Ivonne Acuña Murillo

La Semana Santa es una buena época no sólo para recordar la muerte y resurrección de Cristo, sino para pensar en la Iglesia Católica como una institución que necesariamente ha incidido e incide en la vida social de mexicanos y mexicanas.

Amerita recordar que desde el momento en que dos culturas diferentes se encontraron, el papel desempeñado por la Iglesia Católica cobró una importancia singular. Primero, para completar un proyecto de conquista y supuesta “humanización”, en la que los religiosos sirvieron de “puente piadoso” entre el pueblo conquistador y el pueblo conquistado. Así, una a una las órdenes religiosas de los franciscanos, dominicos, agustinos, jesuitas, juaninos, hipólitos, carmelitas, mercedarios y clarisas sirvieron de freno, en la medida de lo posible, a los abusos cometidos por los conquistadores en contra de la población sometida, al tiempo que completaban, con la evangelización de las y los indígenas, la obra del soldado español, para hacer de “los naturales”, un pueblo temeroso de Dios y del Rey de España.

Segundo, porque el rescate de lo que había quedado de la cultura vencida y de un pasado lleno de memoria y tradición, no habría sido lo extenso que fue sin la labor de personajes como Fray Bernardino de Sahagún, que empeñó sus esfuerzos no sólo para recuperar los vestigios de la gran civilización indígena, sino para hacer comprensible la realidad del “otro” conquistado al “otro” conquistador y viceversa.
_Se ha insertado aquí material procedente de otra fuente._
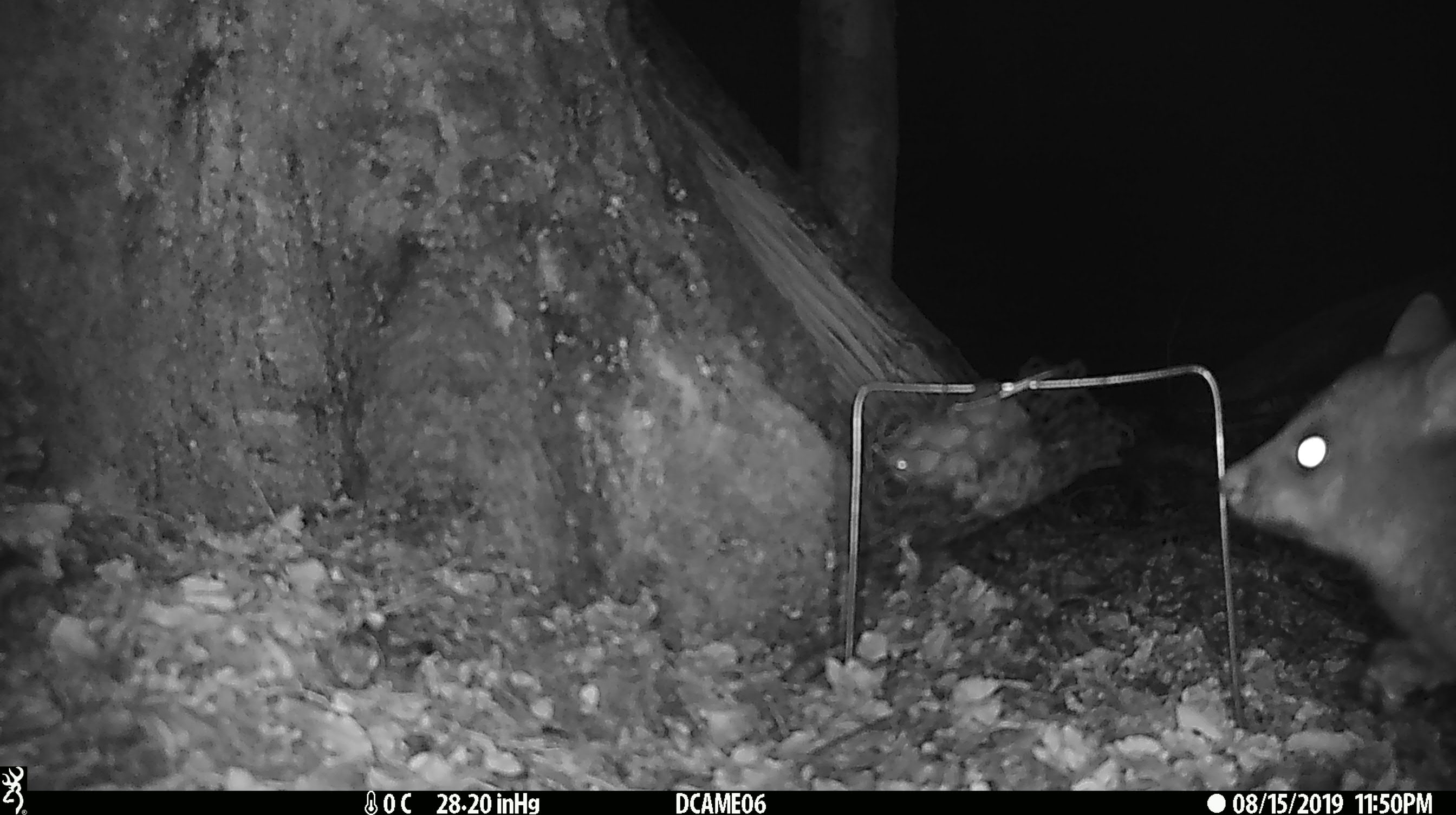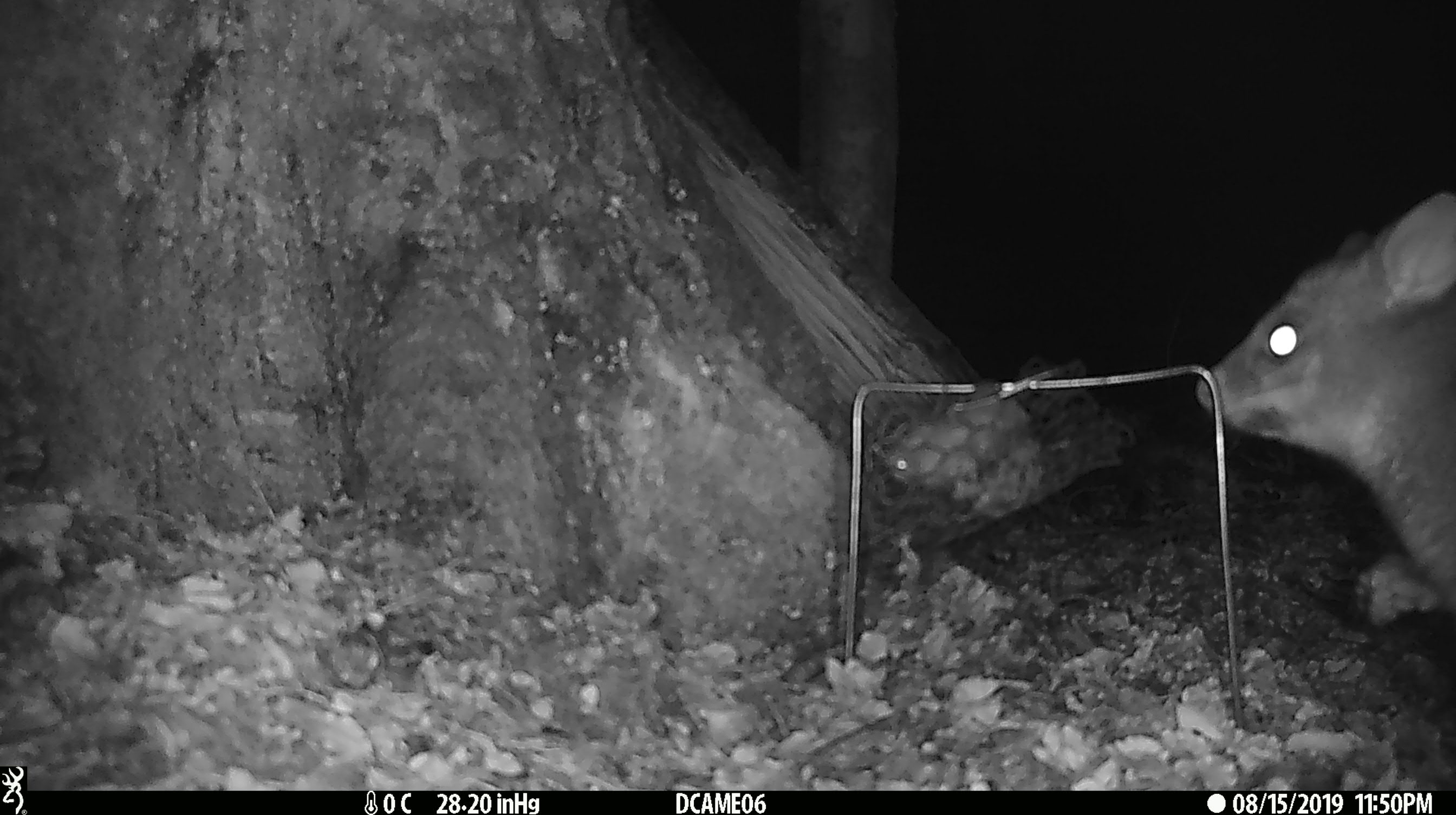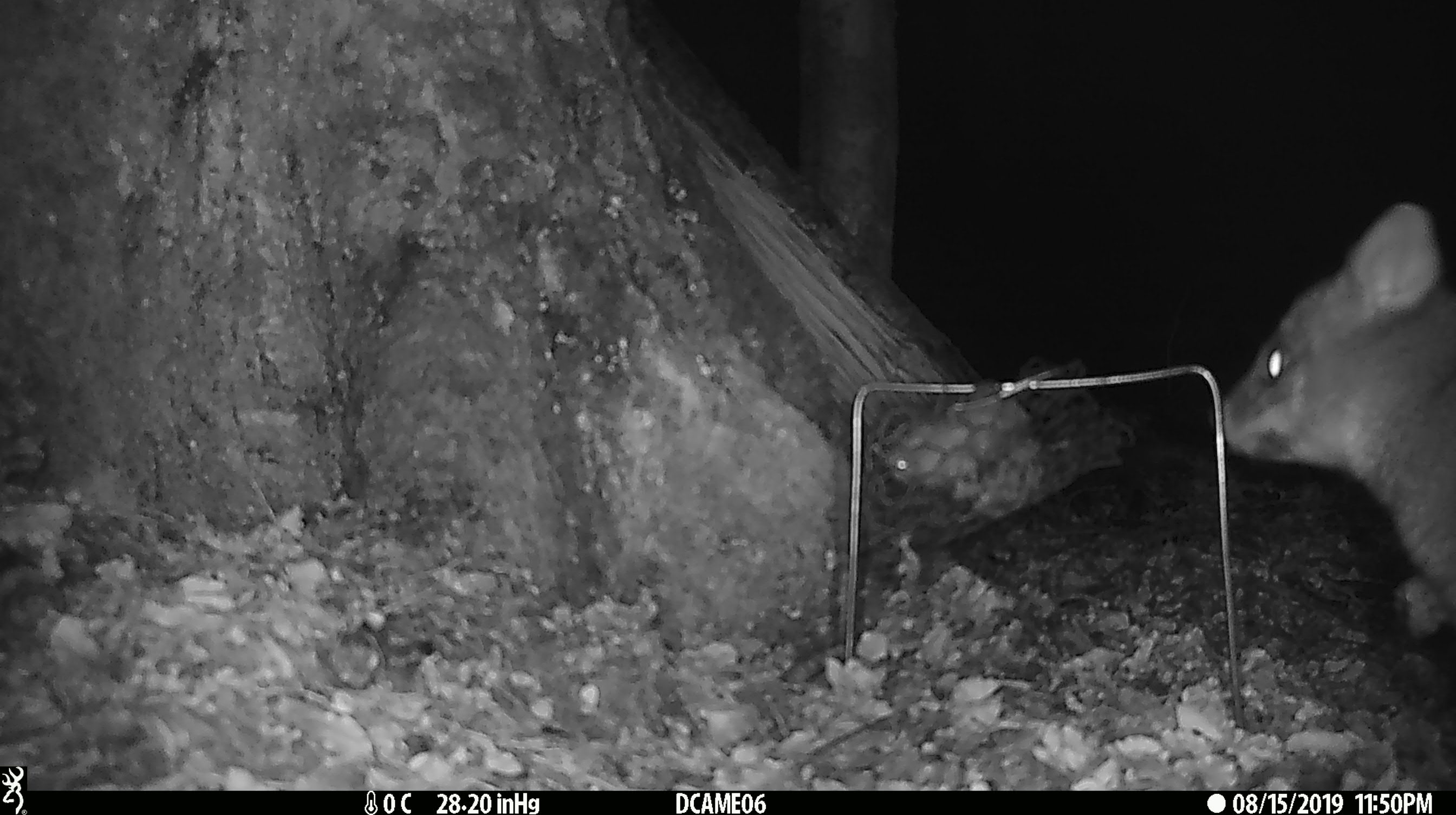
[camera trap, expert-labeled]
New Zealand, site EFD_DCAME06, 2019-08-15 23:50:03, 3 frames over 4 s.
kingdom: Animalia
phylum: Chordata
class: Mammalia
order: Diprotodontia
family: Phalangeridae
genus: Trichosurus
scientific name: Trichosurus vulpecula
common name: common brushtail possum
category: possum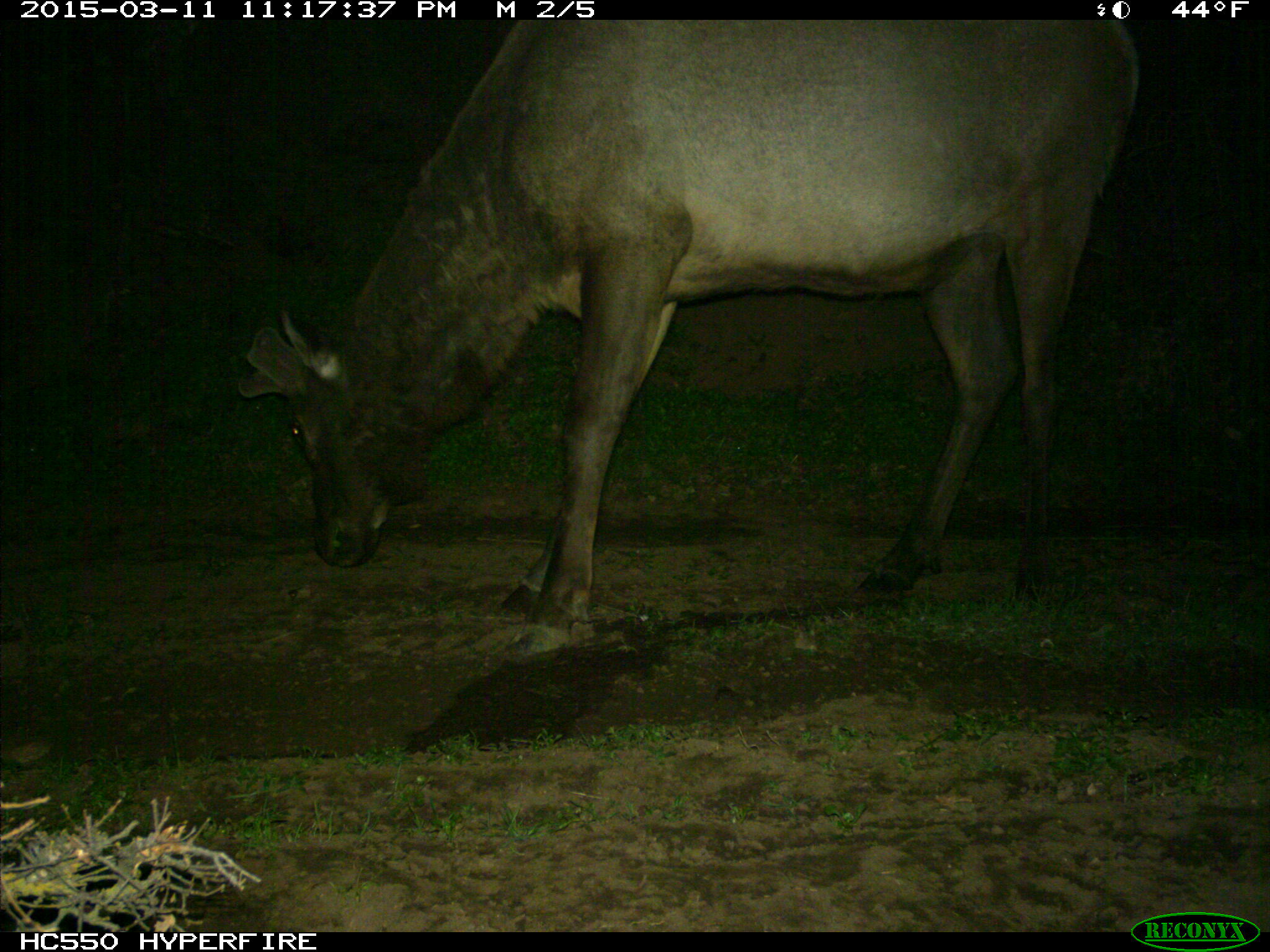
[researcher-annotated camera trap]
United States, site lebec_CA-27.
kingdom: Animalia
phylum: Chordata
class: Mammalia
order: Artiodactyla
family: Cervidae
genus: Cervus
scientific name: Cervus canadensis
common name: elk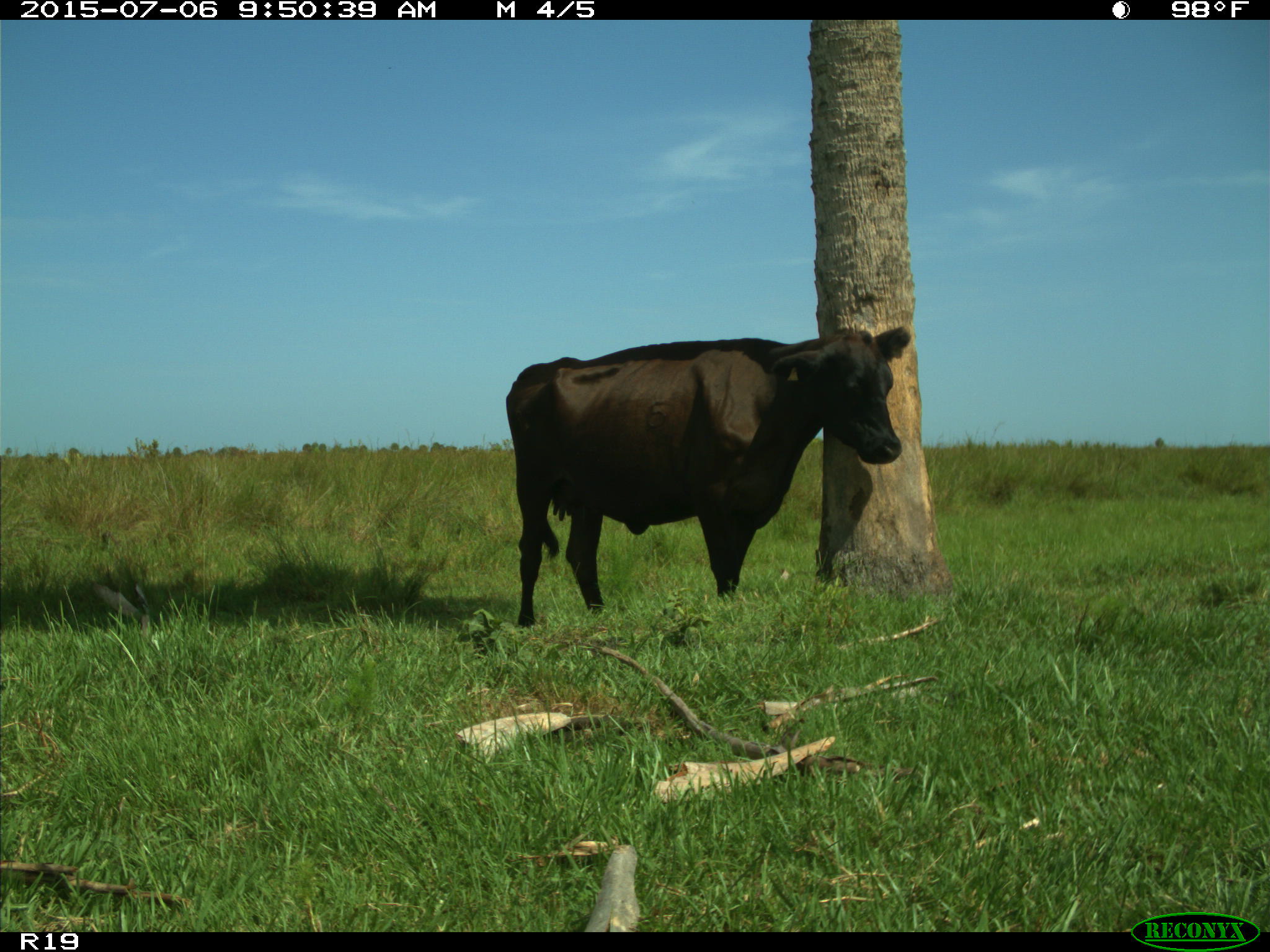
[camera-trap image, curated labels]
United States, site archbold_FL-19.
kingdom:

Del mismo modo fue relevante la labor defensora en favor del pueblo indígena de Fray Bartolomé de las Casas y el trabajo de organización y protección de Vasco de Quiroga (el “Tata Vasco”), por mencionar sólo a algunos.

Por supuesto, los frailes compasivos que asumieron la causa indígena como propia no fueron los únicos religiosos en llegar a la Nueva España, con ellos arribaron otros más empeñados en ligarse a la nueva y buena vida de la élite conquistadora y que nunca cultivaron un sentimiento de empatía con los menos favorecidos, preocupados como estaban de “salvar el alma” de los españoles ricos establecidos en las nuevas tierras.

Hoy, como entonces, puede distinguirse a dos tipos de religiosos o de Iglesias, una para los ricos y otra para los pobres. La primera, está formada por quienes pertenecen a la alta jerarquía católica que, siguiendo la tradición, se encuentra ligada a las élites política y económica y no duda en ponerse de su lado cuando de mantener el statu quo se trata. Se caracteriza por su incapacidad para abrigar y defender las causas de los menos favorecidos y sólo se acerca a ellos para sumarlos a una feligresía, que debe ser sumisa, pasiva y dogmática, incapaz de cuestionar la autoridad religiosa aunque a la vista de todos sea capaz de cometer excesos, como lo muestran las acusaciones por pederastia que en los últimos años han empañado el prestigio de una Iglesia que se presenta como protectora de “su rebaño”.

La otra, la Iglesia de los pobres, por el contrario, sigue la tradición fundada en América por los frailes mencionados y se liga a las causas de los pobres, los necesitados, los excluidos, los discriminados, los abusados, los sometidos. Es una Iglesia “abierta”, “comprometida” y “social”.

Ejemplo de ésta última idea es la llamada “Teología de la liberación”, que desde la década de los setentas defiende una idea de liberación, de movilización, de cambio social desde la fe, y se opone a la función legitimadora de la “resignación de los pobres”. En palabras de Leonardo Boff, uno de sus más importantes representantes, la Teología de la liberación es “el intento de hacer del evangelio, de la doctrina cristiana, una fuerza buena de compromiso con la justicia y de liberación de los pobres y marginados.